YOUR INSTRUCTIONS
Where the word "United" appears in a line below, copy the whole line.

═══ DATASET RECORDS

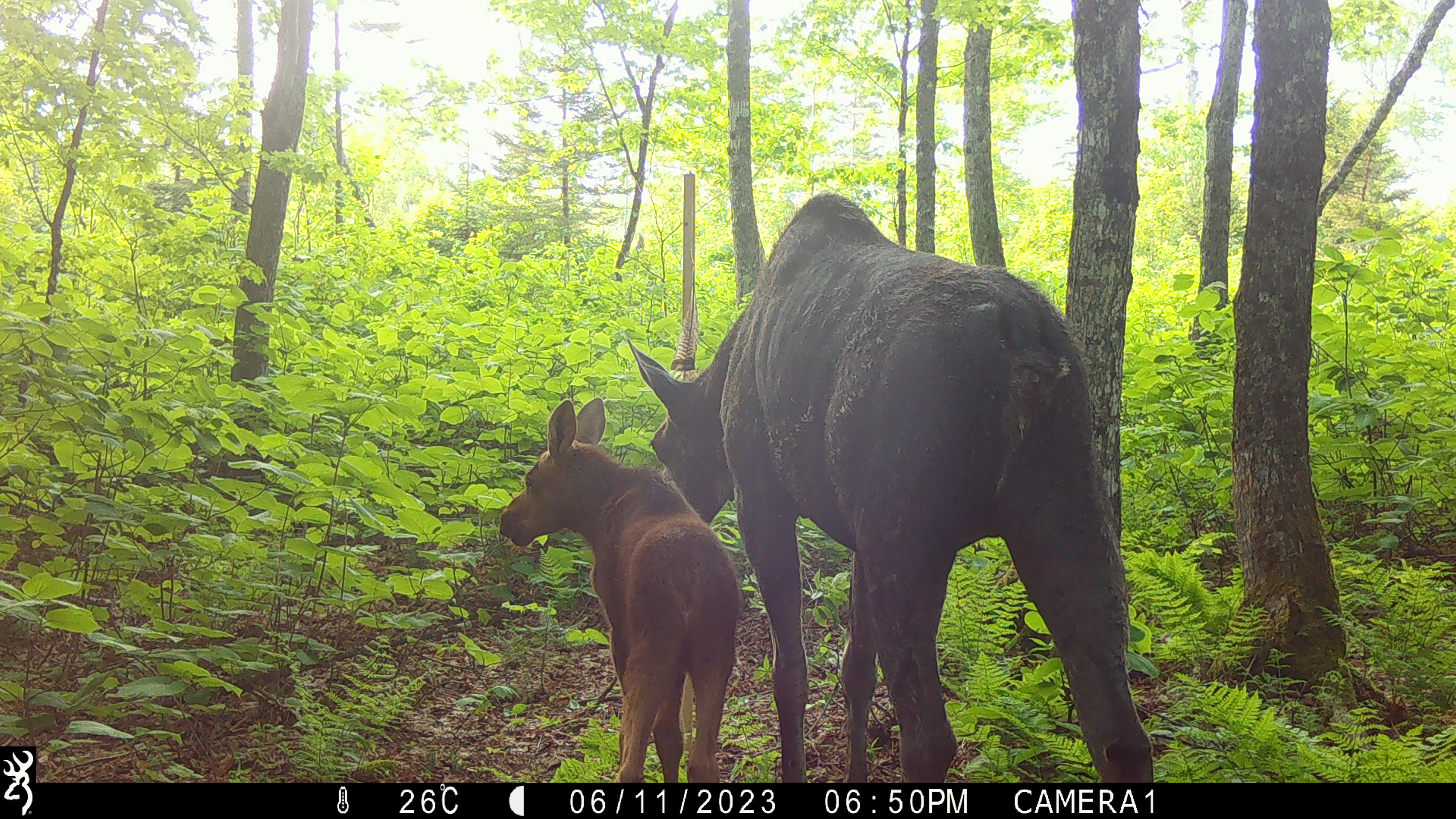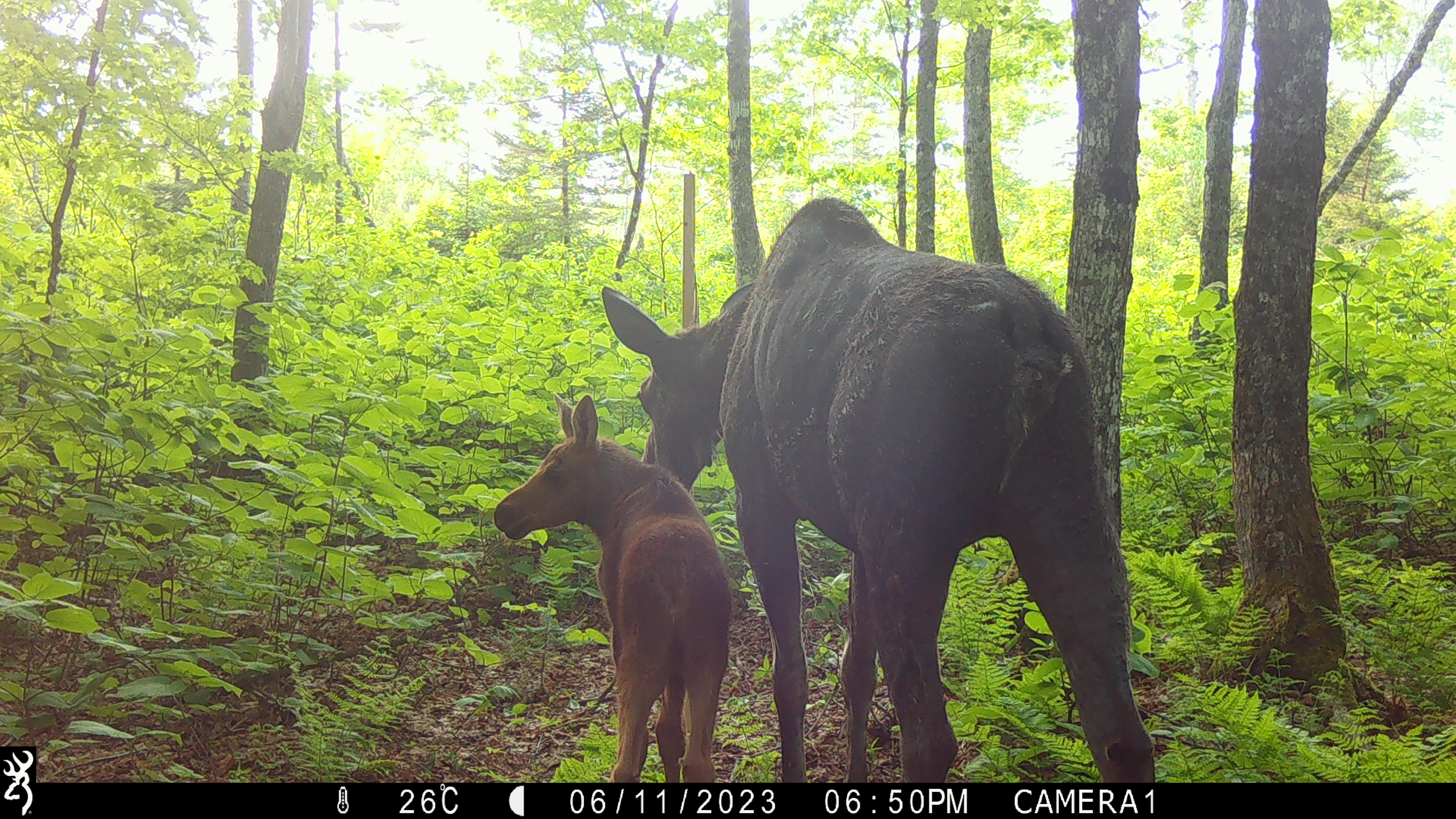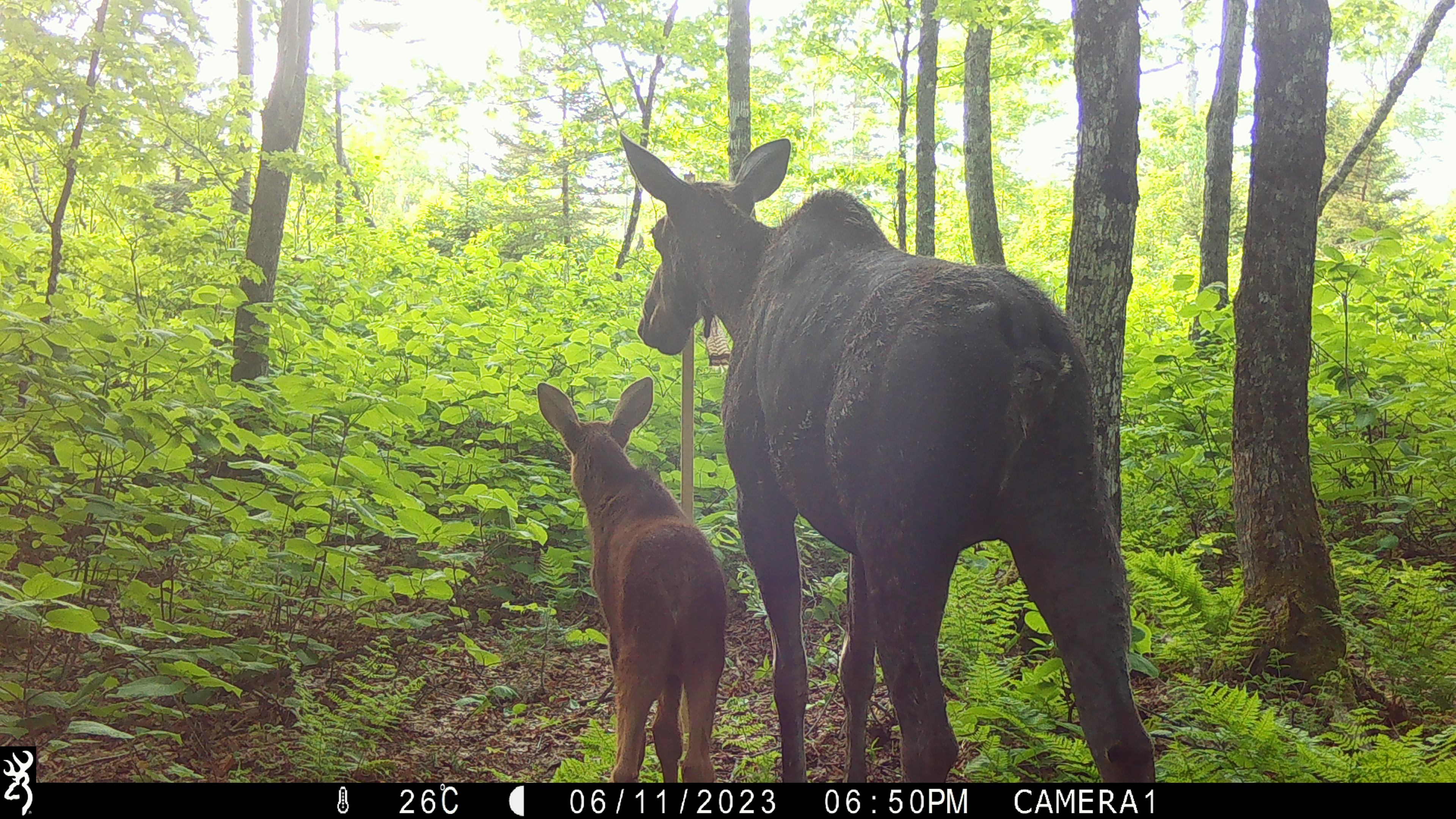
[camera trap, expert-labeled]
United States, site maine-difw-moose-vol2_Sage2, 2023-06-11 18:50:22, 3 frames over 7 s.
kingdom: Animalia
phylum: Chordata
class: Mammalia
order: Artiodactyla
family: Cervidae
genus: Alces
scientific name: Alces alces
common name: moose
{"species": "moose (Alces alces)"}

══════
═══ DATASET RECORDS

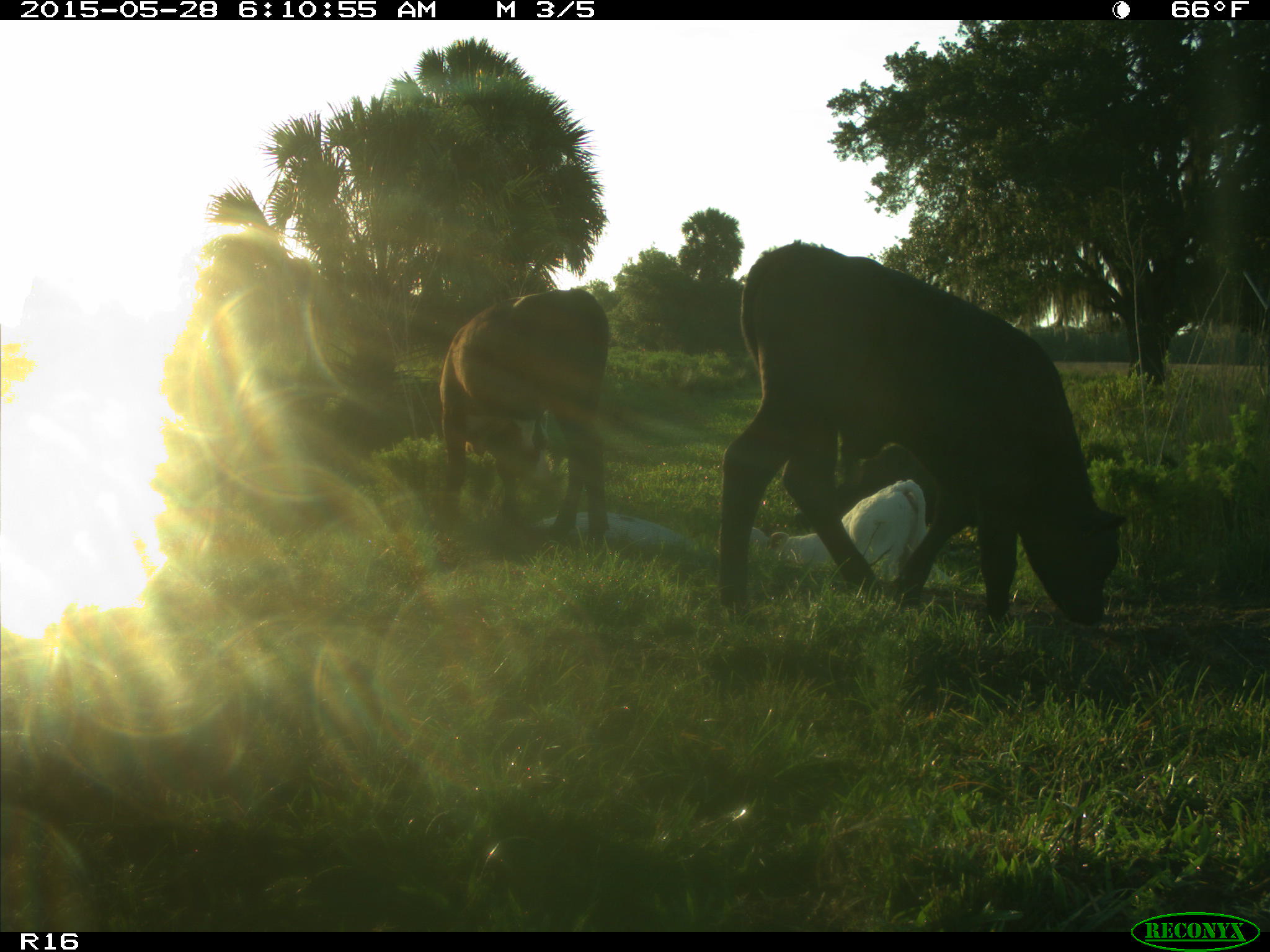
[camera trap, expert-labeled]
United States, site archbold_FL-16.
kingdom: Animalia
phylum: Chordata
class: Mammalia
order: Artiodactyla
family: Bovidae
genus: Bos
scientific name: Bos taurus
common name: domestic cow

══════

REPLY
United States, site maine-difw-moose-vol2_Sage2, 2023-06-11 18:50:22, 3 frames over 7 s.
United States, site archbold_FL-16.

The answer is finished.